--- The problem ---
Up to and including the line containing "(И.Федоров, П. Мстиславец);", please reproduce the lines of the listing below, starting from the top.

--- Dataset content ---
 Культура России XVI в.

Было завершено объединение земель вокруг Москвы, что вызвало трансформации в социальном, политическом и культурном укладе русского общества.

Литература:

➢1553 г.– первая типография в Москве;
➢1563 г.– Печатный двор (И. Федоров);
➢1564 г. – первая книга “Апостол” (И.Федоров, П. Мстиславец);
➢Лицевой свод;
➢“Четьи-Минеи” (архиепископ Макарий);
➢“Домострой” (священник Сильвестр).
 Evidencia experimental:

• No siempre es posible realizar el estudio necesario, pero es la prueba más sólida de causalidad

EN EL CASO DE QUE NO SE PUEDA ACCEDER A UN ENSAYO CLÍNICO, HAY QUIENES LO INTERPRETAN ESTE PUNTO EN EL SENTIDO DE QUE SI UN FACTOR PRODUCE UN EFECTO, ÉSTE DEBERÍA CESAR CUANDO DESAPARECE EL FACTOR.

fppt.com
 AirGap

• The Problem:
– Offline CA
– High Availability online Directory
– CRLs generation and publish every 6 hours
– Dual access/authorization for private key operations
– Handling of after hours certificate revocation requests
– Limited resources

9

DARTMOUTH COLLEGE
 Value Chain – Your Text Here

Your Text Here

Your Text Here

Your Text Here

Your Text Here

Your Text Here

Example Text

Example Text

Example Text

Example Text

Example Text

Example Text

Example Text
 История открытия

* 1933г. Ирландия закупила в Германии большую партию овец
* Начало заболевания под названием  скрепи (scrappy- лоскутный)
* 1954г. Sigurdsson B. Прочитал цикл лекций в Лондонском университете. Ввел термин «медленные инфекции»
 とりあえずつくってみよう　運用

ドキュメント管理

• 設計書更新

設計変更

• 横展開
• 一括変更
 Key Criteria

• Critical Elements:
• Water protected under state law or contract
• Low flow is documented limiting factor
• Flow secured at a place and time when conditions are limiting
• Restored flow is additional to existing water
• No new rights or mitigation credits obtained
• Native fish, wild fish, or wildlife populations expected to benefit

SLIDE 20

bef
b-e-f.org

--- The completed task ---
 Культура России XVI в.

Было завершено объединение земель вокруг Москвы, что вызвало трансформации в социальном, политическом и культурном укладе русского общества.

Литература:

➢1553 г.– первая типография в Москве;
➢1563 г.– Печатный двор (И. Федоров);
➢1564 г. – первая книга “Апостол” (И.Федоров, П. Мстиславец);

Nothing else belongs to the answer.